You can understand scrunching as an economy move. Directional signs would be smaller, saving two whole letters. On a big sign, that could mean hundreds of dollars saved. Forget about whether it conveys meaning quickly — think how many times you've had split seconds driving at 60 miles an hour to figure out what an HOV lane is.
But this wasn't an economy move. Proponents say it's supposed to make downtown edgy. It may wind up making the rest of us edgy, too, when we try to explain to visitors that, no, that sign isn't an error by some illiterate, authorities meant to delete the vowels.
Pray that it's not the start of a local marketing trend. What if the nascent Coconut Grove Business Improvement District decides to follow suit and label that community CoG, playing up its vital role in the machine that is Miami. It would be cute but confusing, because Coral Gables could pull the same CoG trick.
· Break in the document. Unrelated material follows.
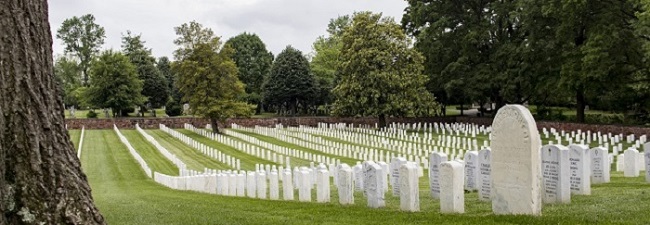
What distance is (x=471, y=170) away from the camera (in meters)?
13.3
Or what if the City of Miami as a whole decided to knock out its vowels and link the two remaining letters to get a shorter but sweeter name, M&M.
A letter knockout campaign did work wonders for a city that reached its low point when the I © NY promotion put a smile on the face of the grumpiest New Yorker, though Miami hasn't, to our knowledge, reached the depths of despair that inspired that truncation.
Another great city started moving down the road to shorter and — presumably — edgier spelling almost a century and a half ago, when Chicago Tribune owner Joseph Medill, a member of the Council of the Spelling Reform Association, experimented with simplified spellings.
His grandson, Col. Robert R. McCormick, another Tribune publisher, formalized his own spellings with disastrous consequences. From 1934 to 1975, the Tribune, the city's largest and most influential newspaper, knocked letters out of words thruout (Tribune spelling) the paper, becoming an iland (Trib spelling) of misinformation that should have brought the sherif (Tribtalk) to the scene.
Those of us who read the Tribune as youngsters learned to spell frate (the cargo carried by fraters) like numskulls (Tribunese, too). Altho we made words rime thru our school days, we later discovered that the rest of the world did not adhere to Chicago Tribune style.
Until now. Colonel McCormick would feel right at home going Dwntwn — once he figured out what the sign said.
But pity our visitors from abroad. Whether or not they know The Queen's English, they'd have little idea what a Dwntwn is — but maybe that's the idea. What with a city core under construction and merchants' complaints of filth and overabundant homeless, maybe the hidden idea behind this branding is to camouflage the city's core until the Downtown Development Authority and the city can get things straightened out.
They certainly can't be trying to attract us with confusion, can they?
Or with the implication of a vowel movement, which gives a more-than-regrettable connotation to "going Downtown."